Officials predict large early vote in Illinois
CHICAGO (AP) — The number of votes cast in parts of Illinois before Election Day could top records set four years ago, some officials predicted Monday as residents trickled to the polls for the first day of early voting in the state.
Rules have changed since 2008, making it easier for people to vote before Nov. 6. For one, the state no longer requires people to have a reason to vote by mail and the time period to cast early ballots in person has been extended until the weekend before Election Day.
Chicago-area election officials were confident that ballots cast before the presidential election would rival the numbers from four years ago because of the changes and attraction to early voting, where there generally aren't long lines or substantial wait times. In suburban Cook County on Monday voters cast more than 13,500 ballots, which Clerk David Orr said was a first-day early voting record.

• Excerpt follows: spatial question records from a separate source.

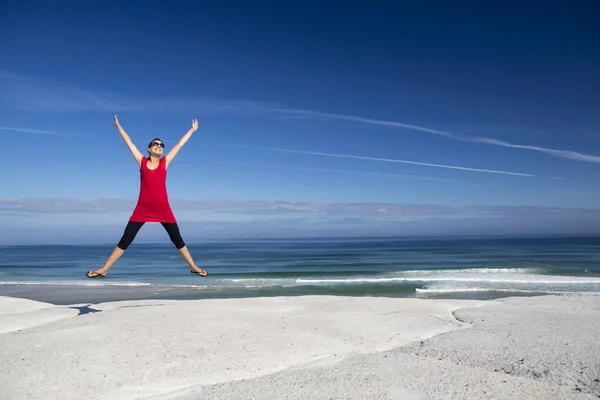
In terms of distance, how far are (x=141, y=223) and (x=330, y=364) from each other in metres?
5.28

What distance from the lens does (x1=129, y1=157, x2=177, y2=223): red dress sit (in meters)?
3.40

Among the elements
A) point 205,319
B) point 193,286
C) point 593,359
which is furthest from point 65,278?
point 593,359

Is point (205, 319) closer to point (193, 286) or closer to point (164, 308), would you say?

In 2008, roughly 260,000 Chicago residents, or about 25 percent of voters, cast early ballots in the city. In suburban Cook County, it was roughly 226,000, or about 21 percent of voters. Statewide nearly 1 million, or about 16 percent of Illinois voters, voted early.
"I'm going to go on the record and say that we will at least equal, if not exceed, where we were four years ago," said Chicago Election Board Chairman Langdon Neal. "That's a high bar to reach. I think we can reach it again."
He voted Monday, along with other election officials, at one of the city's 51 early voting locations.
Rupert Borgsmiller, executive director of the Illinois State Board of Elections, said he thought the number of early votes would at least match four years ago. The state has hundreds of early voting locations.
Early voting will go until Nov. 3, but it's not as long a time period as 2008. Election officials say that's because turnout in the initial days of early voting was lower than other days. Illinois residents can also vote absentee by mail or in person through Nov. 5.
However, the number of overall registered voters is down from four years ago when enthusiasm for President Barack Obama, particularly among young and minority voters, was credited for a rise in voter registrations nationwide.
The Illinois State Board of Elections has said that about 7.4 million people are registered to vote statewide, down roughly 5 percent from 2008, when it was approximately 7.8 million.
While Obama is certain to win his home state of Illinois, Neal and Cook County Clerk David Orr said it would be difficult to match the enthusiasm of the 2008 historic election. They said voter registrations are down because the city of Chicago has lost residents since then and election officials in Chicago and its suburbs have purged voter rolls to remove people who have died or moved.
Voters who showed up Monday said voting early was a quick option.
"It was great," said Troy McEntire, 46. "Done in five minutes."
It was his first time voting early and he said he wanted to avoid waiting in line on Election Day. McEntire voted for Obama and left races he wasn't sure about blank.
Beverly Venit, a retired vacation consultant, also voted for Obama and cited a lower unemployment rate as one of the reasons. She said she was going to be out of town on Election Day and didn't want to miss the chance to cast her ballot.
"I don't want to not vote," she said.
Election officials said no results will be tabulated until Nov. 6, and the number of registrations could still go up a bit. Although the last day to register to vote was Oct. 9, there's a "grace period" until Nov. 3.